Enfim, voltando aos anos 2000 e pouco, quando fui vê-la: era o famigerado Free Jazz Festival (que nossa filha mais nova, de humor especialmente ácido, tinha apelidado de "Jazz-Free Festival"). Os espetáculos estavam distribuídos por diversas tendas, uma para cada gênero, e nossa musa se apresentava no chamado 'club'. Só que bem ao lado estava a tenda do hip-hop, e o tratamento acústico não era dos melhores, para dizer o mínimo. O concerto de Shirley, com suas pausas e silêncios, seria enormemente prejudicado pela barulheira ao lado, fazendo com que ela parasse o show na metade, por não conseguir seguir em frente com sua música. 

Foi um dos momentos em que tive mais vergonha de nossa brasileiríssima falta de cuidado, embora esse tipo de coisa até possa acontecer em outros locais também. Mas a diva estava lá, em cadeira de rodas, pronta para oferecer o seu melhor, embora apenas com a voz - o piano estava ocupado por outro músico, já que ela não podia mais tocar. Mas isso já era muito. Não custava nada o pessoal da organização ter programado horários diferentes para os diferentes espetáculos. Teria sido mais respeitoso.

Fui falar com ela no camarim, depois do show. Ela se lembrava de mim e foi gentil, dentro do possível naquelas circunstancias. Sua produtora, Sheila Mathis, uma boa amiga dos velhos tempos da Verve, me ajudou a sair dali antes que sua patroa desse uma solene bronca nos organizadores do festival. Seria a última chance para nós, seus fãs, de tê-la ao vivo, pois a Divina iria falecer logo em seguida.

Tudo isso me veio à lembrança enquanto ouvia Barbra cantar 'Here's To Life', a canção-assinatura de Shirley, com um arranjo do Johnny, quase igual-que-nem o original. Corajosa, essa dona Streisand. 

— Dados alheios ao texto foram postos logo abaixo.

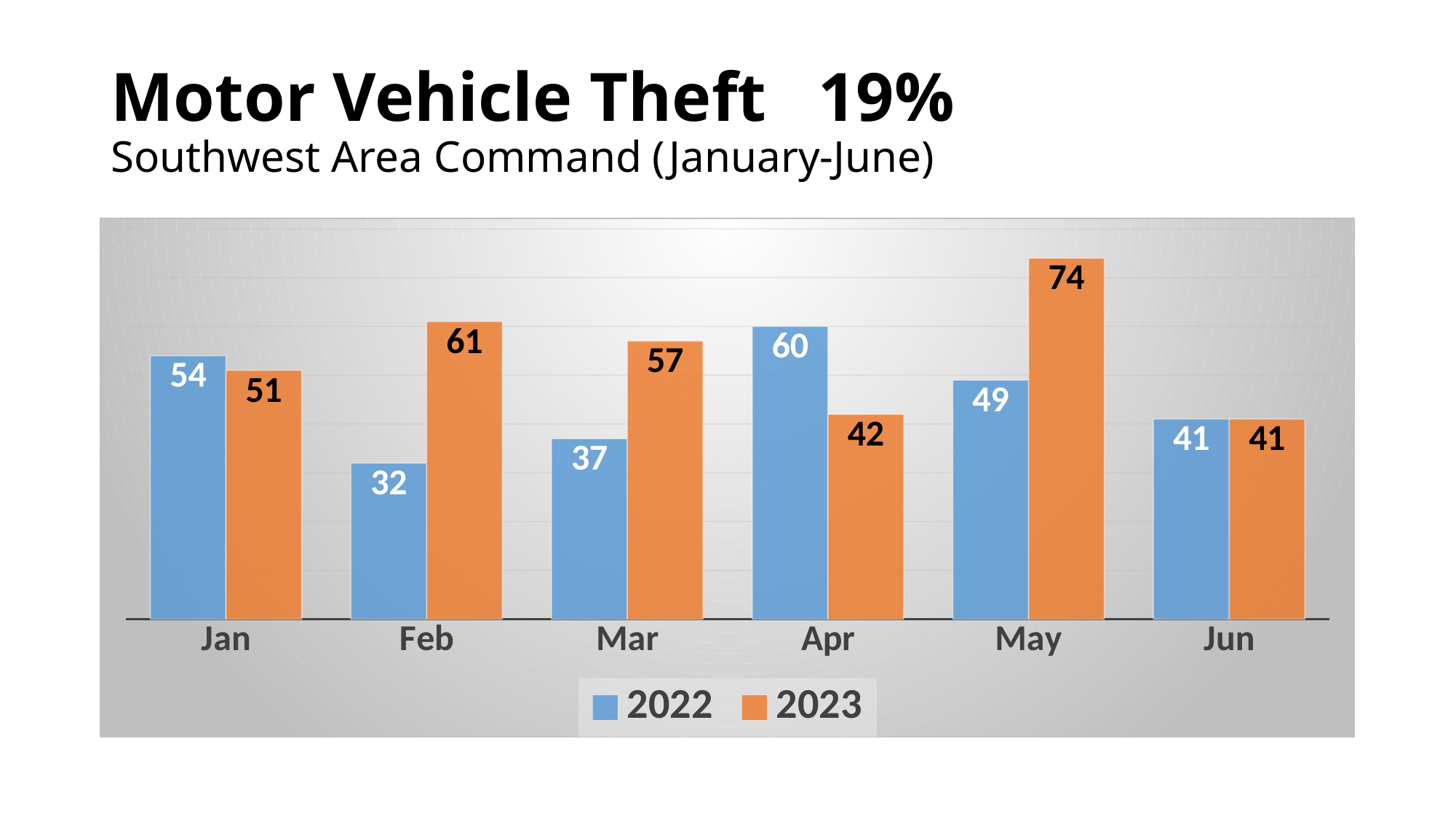
What is the value for 2022 in Jan? 54 What is the value for 2023 in May? 74 How many series does the legend list? 2 Which month has the lowest value for 2022? Feb How many months are shown on the x axis? 6 What kind of chart is shown on the slide? bar chart What colour represents the 2023 series in the legend? orange Which is larger in Apr, the 2022 value or the 2023 value? 2022 What is the difference between the 2023 and 2022 values in Feb? 29 What is the difference between the 2022 and 2023 values in Jun? 0 What is the value for 2023 in Apr? 42 Which month has the highest value for 2023? May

PS- Perdão, tomei como certo que todo o mundo que lê meu blog tenha lido meu livro também. Nele há um capítulo chamado 'Perfeição' onde eu, meio de brincadeira, divido os criadores em perfeitos e imperfeitos. Cito a mim mesma aqui: "o imperfeito é possuído pela paixão, o perfeito a possui". Então, por exemplo, Pelé é perfeito e Garrincha imperfeito, Renoir é perfeito e Van Gogh imperfeito, e por aí vai. Todos geniais, de qualquer modo. Os falsos perfeitos parecem perfeitos, mas não são: já chegaram a tal domínio da sua arte que podem deixar a emoção fluir sem risco. É o caso de Shirley... e de Elis.